Mel Hartsell gives an example of what Difranco could have, should have said:
I was well-intentioned when I thought that it would be an act of boldness for us to have a progressive event in a place so wrought with suffering. I did not see outside of my white privilege or reach outside of my circle to gather input from communities that would be directly affected by this venue.
It's pretty tough to see outside one's own privilege. And often we would like to ignore that it exists. I would like to be able to just inherit this land when my time comes and have it come to me free from the legacy of slavery. But it doesn't work like that. My inheritance will come without its history. It is my legacy, and as such I'm compelled to engage with it. However, it's very clear that it's also something that I cannot do alone. It is also not the case that I will get to just simply decide that I am able to reclaim it from this legacy all by myself. That was the main thing Difranco did wrong, beyond her initial clueless lack of insight into what her location choice stands for -- she didn't dialogue with people of color either in her attempt to keep the retreat there, or in her framing of her understanding when pulling out of the location.
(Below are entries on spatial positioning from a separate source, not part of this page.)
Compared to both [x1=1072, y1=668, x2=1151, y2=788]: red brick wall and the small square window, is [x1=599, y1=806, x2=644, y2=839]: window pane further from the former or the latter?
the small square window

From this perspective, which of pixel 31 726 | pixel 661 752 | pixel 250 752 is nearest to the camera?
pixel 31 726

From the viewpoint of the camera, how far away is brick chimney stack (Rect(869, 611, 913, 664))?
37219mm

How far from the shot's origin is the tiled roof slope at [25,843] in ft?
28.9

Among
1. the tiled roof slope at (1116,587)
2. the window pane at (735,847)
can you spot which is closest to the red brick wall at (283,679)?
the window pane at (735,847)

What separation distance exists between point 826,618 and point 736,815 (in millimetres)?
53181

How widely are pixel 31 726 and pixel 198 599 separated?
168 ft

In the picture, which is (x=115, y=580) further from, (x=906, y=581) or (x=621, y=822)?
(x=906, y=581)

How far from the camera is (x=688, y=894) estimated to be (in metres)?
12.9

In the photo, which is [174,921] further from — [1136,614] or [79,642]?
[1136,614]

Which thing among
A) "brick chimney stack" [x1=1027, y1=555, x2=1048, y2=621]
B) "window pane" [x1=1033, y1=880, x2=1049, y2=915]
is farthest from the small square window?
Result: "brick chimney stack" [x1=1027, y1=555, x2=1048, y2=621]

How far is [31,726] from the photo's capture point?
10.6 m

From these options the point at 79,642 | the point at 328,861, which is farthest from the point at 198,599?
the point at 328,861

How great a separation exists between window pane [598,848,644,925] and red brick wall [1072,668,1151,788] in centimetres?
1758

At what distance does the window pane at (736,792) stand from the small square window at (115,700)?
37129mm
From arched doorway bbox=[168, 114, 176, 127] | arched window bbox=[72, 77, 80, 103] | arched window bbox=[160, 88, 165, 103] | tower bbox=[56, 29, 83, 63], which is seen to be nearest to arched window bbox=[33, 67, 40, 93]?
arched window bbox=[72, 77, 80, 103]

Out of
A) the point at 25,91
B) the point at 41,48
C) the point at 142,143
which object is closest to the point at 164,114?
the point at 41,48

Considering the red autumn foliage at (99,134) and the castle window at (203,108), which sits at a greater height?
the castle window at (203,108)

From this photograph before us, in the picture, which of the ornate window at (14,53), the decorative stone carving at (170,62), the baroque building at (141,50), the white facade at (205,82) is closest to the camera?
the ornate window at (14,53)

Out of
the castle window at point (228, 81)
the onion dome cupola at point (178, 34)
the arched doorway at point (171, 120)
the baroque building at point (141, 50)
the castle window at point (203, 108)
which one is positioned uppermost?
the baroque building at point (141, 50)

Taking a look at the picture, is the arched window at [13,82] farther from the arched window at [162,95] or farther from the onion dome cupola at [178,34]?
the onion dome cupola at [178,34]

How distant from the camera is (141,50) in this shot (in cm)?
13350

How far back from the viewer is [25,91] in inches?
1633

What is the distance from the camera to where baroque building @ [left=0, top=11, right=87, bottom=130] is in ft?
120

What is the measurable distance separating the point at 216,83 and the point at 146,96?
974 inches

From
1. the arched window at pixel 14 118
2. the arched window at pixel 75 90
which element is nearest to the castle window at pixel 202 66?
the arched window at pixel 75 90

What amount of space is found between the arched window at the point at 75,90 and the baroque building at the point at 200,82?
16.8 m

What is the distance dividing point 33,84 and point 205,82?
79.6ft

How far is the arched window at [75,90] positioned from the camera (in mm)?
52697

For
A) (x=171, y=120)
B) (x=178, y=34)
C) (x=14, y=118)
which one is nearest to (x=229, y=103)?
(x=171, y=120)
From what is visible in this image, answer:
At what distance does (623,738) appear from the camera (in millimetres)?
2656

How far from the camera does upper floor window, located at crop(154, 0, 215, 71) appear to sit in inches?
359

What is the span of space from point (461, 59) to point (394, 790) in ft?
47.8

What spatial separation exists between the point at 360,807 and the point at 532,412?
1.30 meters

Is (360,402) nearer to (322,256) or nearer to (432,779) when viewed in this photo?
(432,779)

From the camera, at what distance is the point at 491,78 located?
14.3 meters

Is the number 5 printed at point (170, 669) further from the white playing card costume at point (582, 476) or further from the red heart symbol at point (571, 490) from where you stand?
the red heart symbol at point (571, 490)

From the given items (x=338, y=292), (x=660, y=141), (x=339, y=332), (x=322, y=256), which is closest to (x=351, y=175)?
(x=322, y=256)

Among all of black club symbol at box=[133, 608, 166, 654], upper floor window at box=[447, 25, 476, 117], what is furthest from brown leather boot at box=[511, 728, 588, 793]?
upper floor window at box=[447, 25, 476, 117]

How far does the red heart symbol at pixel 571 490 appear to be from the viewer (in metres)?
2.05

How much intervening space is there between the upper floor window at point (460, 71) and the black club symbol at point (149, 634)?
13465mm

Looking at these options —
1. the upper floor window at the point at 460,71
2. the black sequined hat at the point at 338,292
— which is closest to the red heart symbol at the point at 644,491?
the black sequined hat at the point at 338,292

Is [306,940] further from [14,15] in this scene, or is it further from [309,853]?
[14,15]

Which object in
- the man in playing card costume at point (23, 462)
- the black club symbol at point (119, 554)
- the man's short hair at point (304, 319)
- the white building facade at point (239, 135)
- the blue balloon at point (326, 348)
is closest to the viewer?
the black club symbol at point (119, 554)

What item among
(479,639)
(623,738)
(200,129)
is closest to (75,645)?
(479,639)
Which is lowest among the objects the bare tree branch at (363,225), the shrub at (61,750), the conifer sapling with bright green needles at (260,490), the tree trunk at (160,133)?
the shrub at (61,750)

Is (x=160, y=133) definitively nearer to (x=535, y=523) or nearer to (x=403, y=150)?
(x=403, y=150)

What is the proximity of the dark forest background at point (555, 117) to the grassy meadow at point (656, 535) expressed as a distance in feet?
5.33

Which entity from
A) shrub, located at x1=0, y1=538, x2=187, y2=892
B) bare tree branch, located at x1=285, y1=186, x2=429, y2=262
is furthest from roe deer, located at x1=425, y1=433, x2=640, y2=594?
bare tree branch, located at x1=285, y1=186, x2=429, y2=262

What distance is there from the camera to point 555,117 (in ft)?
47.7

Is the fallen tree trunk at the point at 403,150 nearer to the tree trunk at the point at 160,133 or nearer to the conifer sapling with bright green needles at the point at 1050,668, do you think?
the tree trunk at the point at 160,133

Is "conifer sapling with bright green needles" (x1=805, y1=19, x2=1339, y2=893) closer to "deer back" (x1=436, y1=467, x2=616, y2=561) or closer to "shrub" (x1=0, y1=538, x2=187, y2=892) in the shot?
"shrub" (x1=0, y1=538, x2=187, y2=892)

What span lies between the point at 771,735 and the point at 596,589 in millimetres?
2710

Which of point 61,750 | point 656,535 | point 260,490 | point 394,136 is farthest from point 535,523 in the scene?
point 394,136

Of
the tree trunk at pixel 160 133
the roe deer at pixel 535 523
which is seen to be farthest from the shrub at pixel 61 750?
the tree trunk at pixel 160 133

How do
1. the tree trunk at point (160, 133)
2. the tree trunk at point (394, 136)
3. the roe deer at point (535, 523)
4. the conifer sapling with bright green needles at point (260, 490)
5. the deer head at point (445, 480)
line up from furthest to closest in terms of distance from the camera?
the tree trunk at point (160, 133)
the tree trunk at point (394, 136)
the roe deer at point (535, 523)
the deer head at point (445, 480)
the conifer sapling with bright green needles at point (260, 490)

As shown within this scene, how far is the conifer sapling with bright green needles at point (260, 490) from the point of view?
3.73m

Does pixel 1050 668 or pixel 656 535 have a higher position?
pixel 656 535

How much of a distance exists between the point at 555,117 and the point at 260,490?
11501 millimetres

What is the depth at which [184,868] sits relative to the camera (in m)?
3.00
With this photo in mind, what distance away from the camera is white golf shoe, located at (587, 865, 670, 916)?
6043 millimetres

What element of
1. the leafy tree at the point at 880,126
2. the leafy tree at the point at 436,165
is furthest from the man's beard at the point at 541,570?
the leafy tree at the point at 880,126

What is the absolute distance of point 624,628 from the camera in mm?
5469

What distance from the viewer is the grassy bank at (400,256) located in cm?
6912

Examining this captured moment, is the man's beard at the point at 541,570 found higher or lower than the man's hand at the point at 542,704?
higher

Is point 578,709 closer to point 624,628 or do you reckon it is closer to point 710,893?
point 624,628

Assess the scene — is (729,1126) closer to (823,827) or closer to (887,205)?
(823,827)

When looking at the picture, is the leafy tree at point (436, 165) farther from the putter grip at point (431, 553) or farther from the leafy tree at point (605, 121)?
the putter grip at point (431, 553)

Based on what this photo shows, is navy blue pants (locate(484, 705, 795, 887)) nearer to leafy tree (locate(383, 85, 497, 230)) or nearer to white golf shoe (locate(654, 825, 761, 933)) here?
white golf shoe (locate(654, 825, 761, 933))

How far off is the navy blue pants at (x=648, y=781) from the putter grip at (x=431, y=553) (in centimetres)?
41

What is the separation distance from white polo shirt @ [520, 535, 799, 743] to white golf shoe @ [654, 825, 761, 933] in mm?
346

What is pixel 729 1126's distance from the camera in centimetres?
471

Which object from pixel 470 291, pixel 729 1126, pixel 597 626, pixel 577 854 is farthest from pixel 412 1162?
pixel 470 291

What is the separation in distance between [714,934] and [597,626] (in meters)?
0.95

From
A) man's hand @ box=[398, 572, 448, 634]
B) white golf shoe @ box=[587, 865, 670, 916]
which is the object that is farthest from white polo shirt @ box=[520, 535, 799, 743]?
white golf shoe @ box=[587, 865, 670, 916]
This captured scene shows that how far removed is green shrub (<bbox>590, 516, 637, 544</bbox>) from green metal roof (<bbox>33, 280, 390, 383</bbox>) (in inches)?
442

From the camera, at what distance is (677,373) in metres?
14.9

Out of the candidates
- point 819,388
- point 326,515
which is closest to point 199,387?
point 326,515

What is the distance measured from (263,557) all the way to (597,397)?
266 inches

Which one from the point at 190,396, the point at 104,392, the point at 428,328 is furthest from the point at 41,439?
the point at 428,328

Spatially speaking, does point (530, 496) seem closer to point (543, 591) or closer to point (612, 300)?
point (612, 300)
And that is what this situation says to me -- I get to live with my legacy, but
I do not get to
decide alone what the Landrum plantation land means and how or whether it can be "reclaimed." If I want to truly engage that question, I have to engage in it with the descendants of people who were most affected. That's going to take more work. It's easier for to find out the name of Jeptha's son's horse than the names of the people who he had enslaved, much less their descendants, if it can even be done. And I can choose whether or not I engage in the task of finding them, but I can't control whether or not they will want dialogue with me or to help me engage this question -- it's not their job to resolve my legacy for me.
For now, I continue to ponder and philosophize, rather than act. But it's a story that won't be complete until more steps are taken. It's a burden that will hang on me until I address it.